[Excerpt to read]:
--- BEGIN ---

Yeah, I'm just declaring that, OK?
It's not that I think the juicers have stopped juicing to any significant degree, but it does feel like the worst of the hysteria is passing. Maybe it's the absence, for now, of Barry Bonds and all the hanky twisting over his breaking Hank Aaron's career home run record.
Roger Clemens, who only recently became a drug pariah, is also absent. Clemens doesn't appear likely to return. Bonds will be back when some team is willing to trade some rough P.R. for a big bat with an eye to the postseason and maybe it'll all start again.
Management and the players union are adjusting the testing program again and Congress is still stomping its feet around, but the season just seems to be getting underway without all that lamentation about the game being ruined and the children not being thought of.
Also, I'm off the juice myself, which explains why this season preview is appearing after the start of the season. We'll call it the midseason season preview. I admit it: I'm cheating. I already have some insights that fellow prognosticators didn't have in the preseason. For example, the Boston Red Sox and Oakland A's are both looking like .500 teams so far.
It's just something I'm doing once. Actually twice, because this is the first of two parts. But I really regret it.
Following recent habit, we'll start with the National League and move on to the big stuff Wednesday. And as always, we travel west to east.
2007 finish: Arizona, Colorado (wild card), San Diego (tie), Los Angeles, San Francisco (Note: Colorado beat San Diego in a wild-card playoff game)
Let's get the easy part out of the way: The Giants are going to be terrible. Their steadfast refusal to rebuild while Bonds was on the payroll has left them with an old, bad team and almost nobody in the farm system. Even with talented young pitchers Tim Lincecum and Matt Cain, they could lose 100.
By Labor Day.
The Diamondbacks were the sexy pick last year and what do you know, they put out. They won 90 games and took the division despite being outscored. They're much the same this year, with a lot of room for improvement from future studs Chris Young in center field and Stephen Drew at shortstop, plus a full year from third baseman Mark Reynolds.

--- END ---

[Task statement]:
Rewrite the baseball season preview starting at "2007 finish: Arizona, Colorado" and ending at "could lose 100.", putting "San Francisco Giants" wherever "Giants" appears.

Box-labeled dataset extracts
--- BEGIN ---

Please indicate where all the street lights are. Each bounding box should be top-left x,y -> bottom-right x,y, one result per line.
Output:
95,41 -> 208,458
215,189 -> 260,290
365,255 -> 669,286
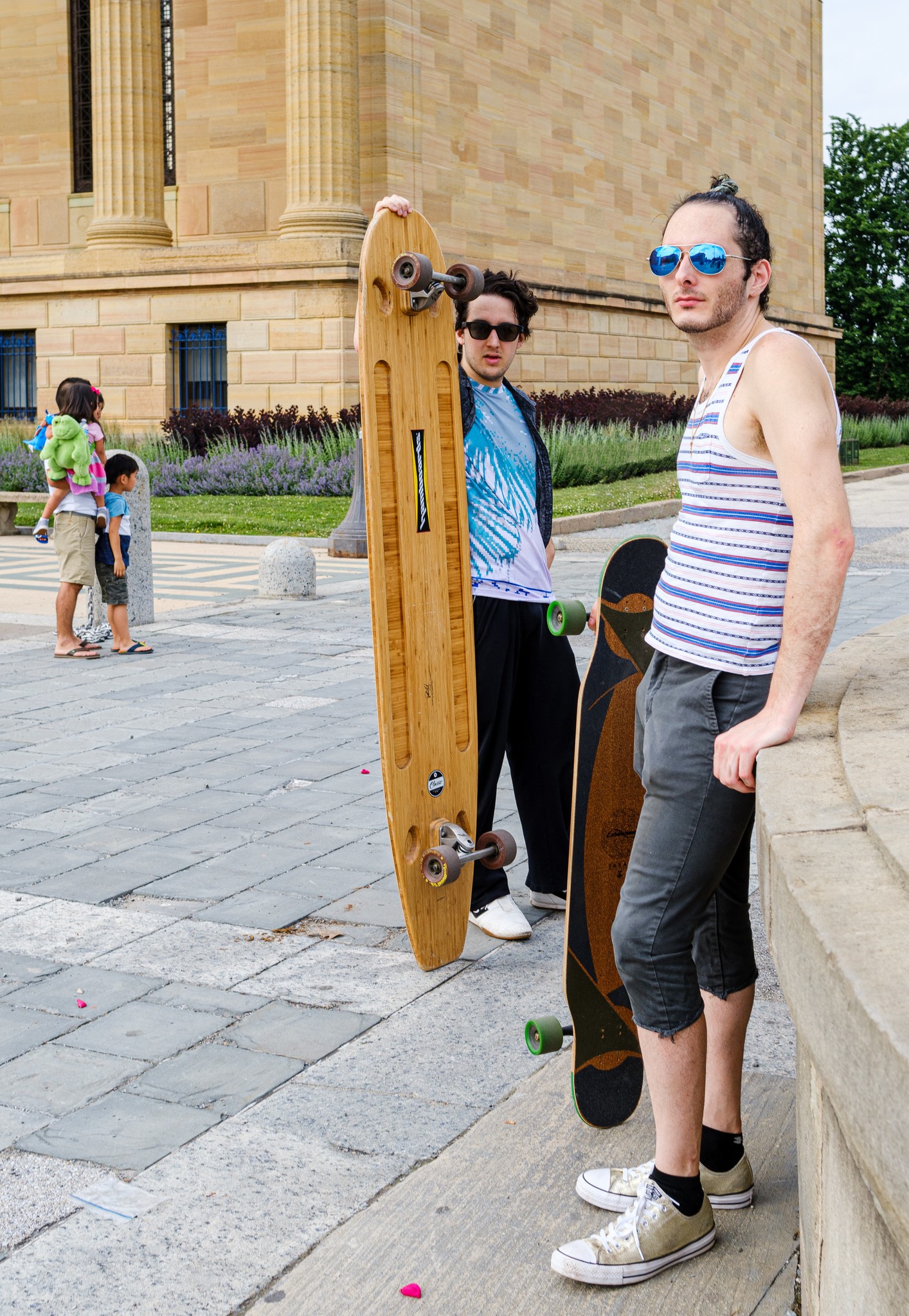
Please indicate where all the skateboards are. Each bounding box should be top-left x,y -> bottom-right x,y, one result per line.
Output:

--- END ---

[Expected answer]:
2007 finish: Arizona, Colorado (wild card), San Diego (tie), Los Angeles, San Francisco (Note: Colorado beat San Diego in a wild-card playoff game)
Let's get the easy part out of the way: The San Francisco Giants are going to be terrible. Their steadfast refusal to rebuild while Bonds was on the payroll has left them with an old, bad team and almost nobody in the farm system. Even with talented young pitchers Tim Lincecum and Matt Cain, they could lose 100.